* **Text shown**:
----
The law treats spouses as a ‘financial partnership’. When the marriage breaks down, this financial partnership is permanently fractured, creating a precarious financial imbalance that needs to be addressed. Along with the division of capital assets, spousal support will likely be the most important issue to resolve, and this is where the law on spousal support steps in to assist.
Remember – the law is there to help you.
The experienced divorce and spousal support lawyers at Rogerson Law Group will explain how the law applies to your unique circumstances and how much spousal support you may be entitled to (or have to pay out).
How is spousal support calculated?
Spousal support is often more complex than child support, and many factors must be taken into account including:
- The length of the marriage: the short the marriage, the shorter the period for spousal support
- Difference in the spouses’ incomes
- The spouses’ work history
- Their future work prospects
- The spouses’ ages
The essence of spousal support is to facilitate a financial balance between the spouses, so that the spouse with a lower income may be given spousal support by the other to, for instance, compensate for lost income or career opportunities. Unfortunately, reaching an agreement for spousal support often leads to an impasse. Resentment can build up and a resolution may be difficult to reach without external help. This is where having the advice of expert spousal support lawyers can make all the difference.
How can we help?
----
* **Material provided**:

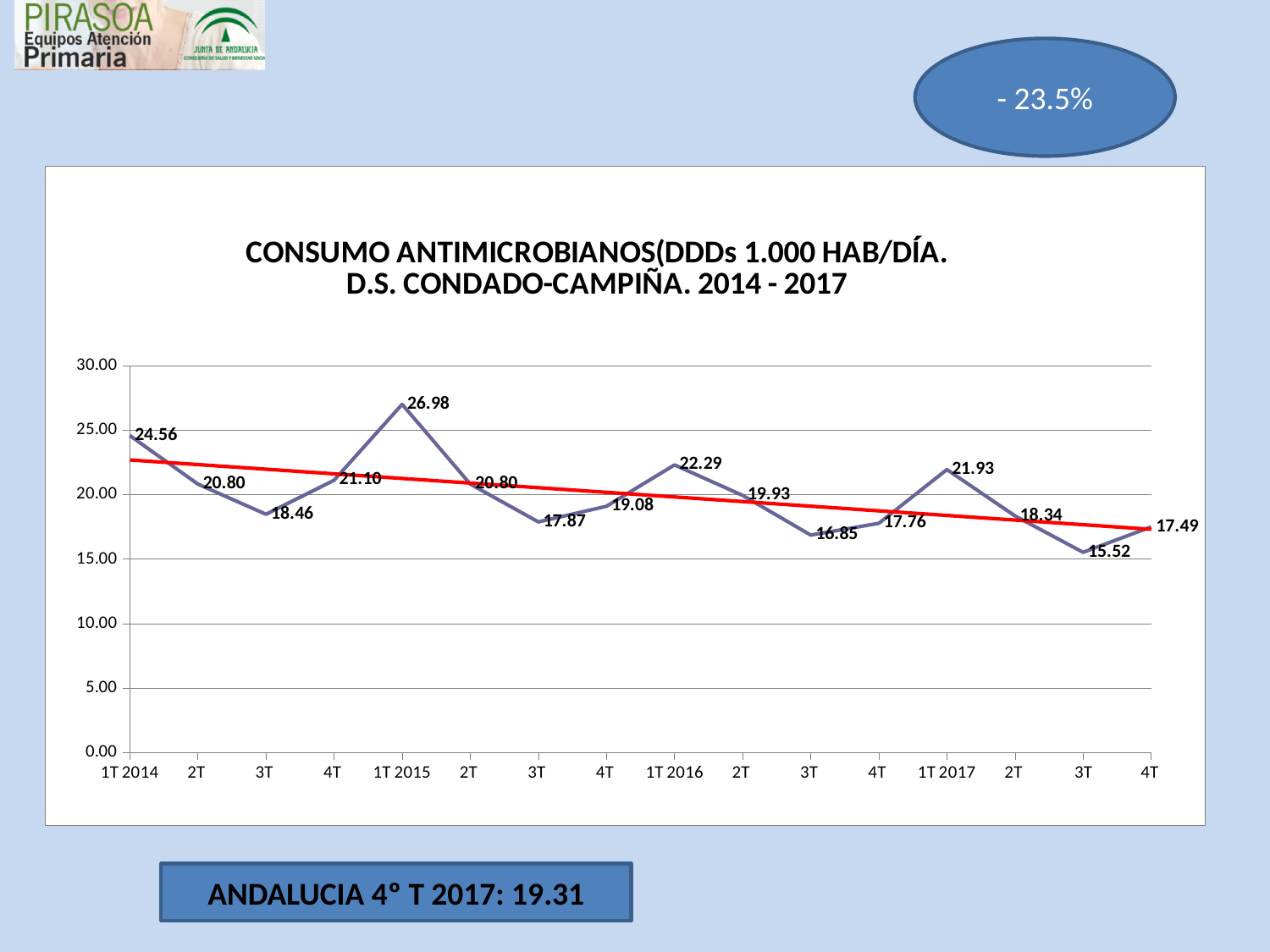
What type of chart is shown on the slide? Line chart Does the overall trend of the values from 1T 2014 to 4T 2017 rise or fall? Fall What is the value for 1T 2015? 26.98 What is the difference between the values for 1T 2015 and 3T 2017? 11.46 Which quarter has the lowest value? 3T 2017 Which quarter has the highest value? 1T 2015 How many quarterly data points are plotted on the chart? 16 What is the value for 1T 2014? 24.56 What is the value for 3T 2016? 16.85 What is the value for 4T 2017? 17.49 Which is larger, the value for 1T 2016 or the value for 1T 2017? 1T 2016 What is the title of the chart? CONSUMO ANTIMICROBIANOS(DDDs 1.000 HAB/DÍA. D.S. CONDADO-CAMPIÑA. 2014 - 2017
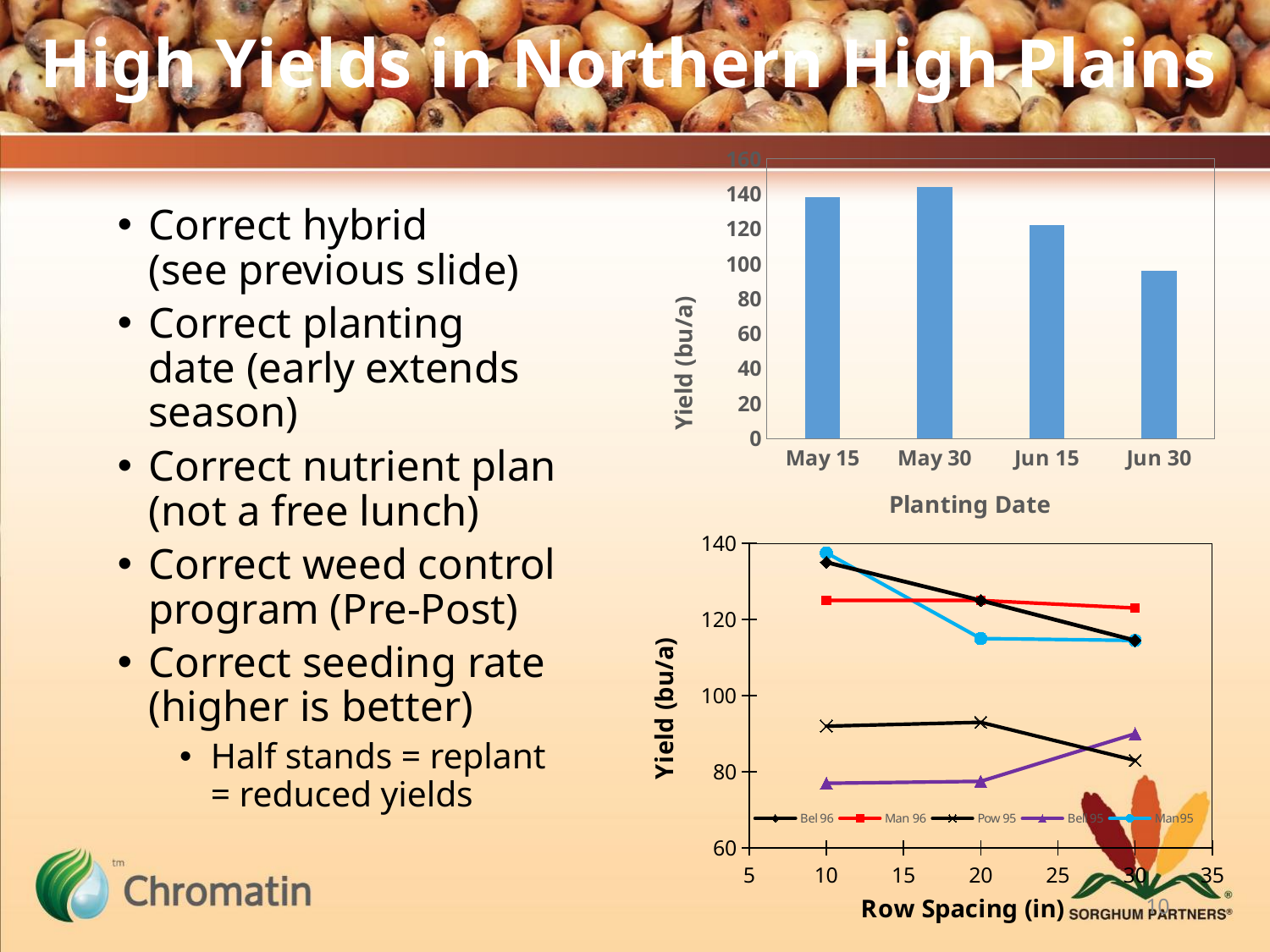
In the bottom chart (Row Spacing), how many series does the legend list? 5 In the top chart (Planting Date), is the yield for Jun 30 greater or less than 100? less In the top chart (Planting Date), how many planting dates are shown? 4 What kind of chart is the bottom chart (Row Spacing)? line chart In the bottom chart (Row Spacing), does the yield for Bel 96 rise or fall as row spacing increases? fall In the top chart (Planting Date), which planting date has the highest yield? May 30 What kind of chart is the top chart (Planting Date)? bar chart In the top chart (Planting Date), does the yield rise or fall from May 30 to Jun 30? fall In the bottom chart (Row Spacing), is the yield for Bel 95 at 10 in greater or less than 80? less In the top chart (Planting Date), which planting date has the lowest yield? Jun 30 In the top chart (Planting Date), is the yield for May 15 greater or less than 120? greater In the bottom chart (Row Spacing), which series has the highest yield at 30 in row spacing? Man 96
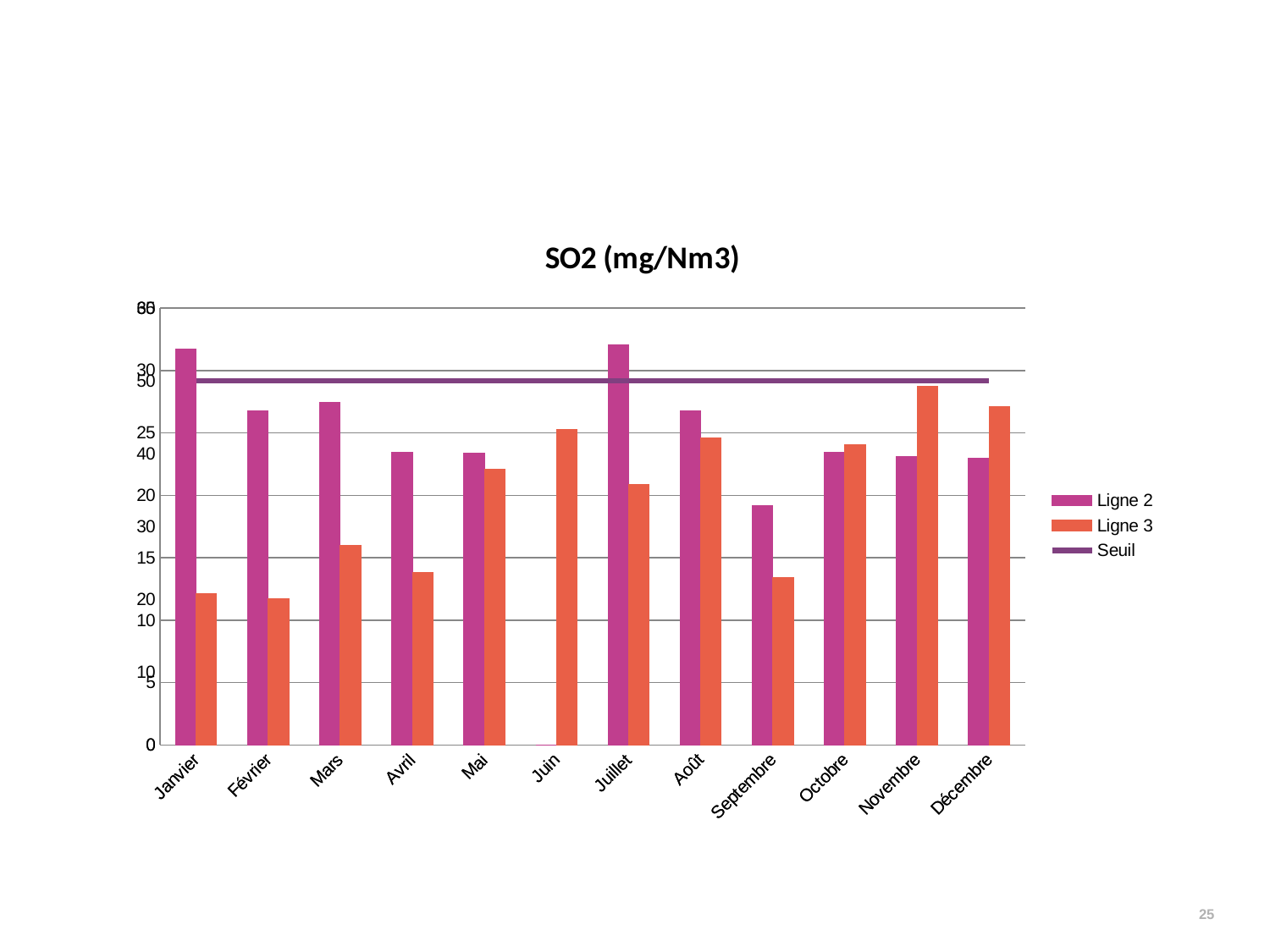
In Janvier, which is larger, Ligne 2 or Ligne 3? Ligne 2 In Juillet, which is larger, Ligne 2 or Ligne 3? Ligne 2 How many months are shown along the x axis? 12 In Mars, which is larger, Ligne 2 or Ligne 3? Ligne 2 What kind of chart is shown on the slide? Bar chart How many series does the legend list? 3 Which month has no visible Ligne 2 bar? Juin Which series is drawn as a horizontal line rather than bars? Seuil What is the title of the chart? SO2 (mg/Nm3) For which month is the Ligne 3 bar the highest? Novembre For which month is the Ligne 2 bar the lowest? Juin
----
* **Questions to answer**:
(A) Condense the paragraph of the spousal support text that begins "The essence of spousal support" into a shorter version that keeps its main facts.
(B) In the spousal support text, what does the law treat spouses as?
The lines have no connection to the text about spousal support.

* **Task answers**:
(A) Spousal support aims to balance finances between spouses, so the lower-earning spouse may receive support from the other, for instance to make up for lost income or career opportunities. Agreeing on it often stalls as resentment builds, and outside help may be needed. Expert spousal support lawyers can make all the difference there.

(B) A "financial partnership."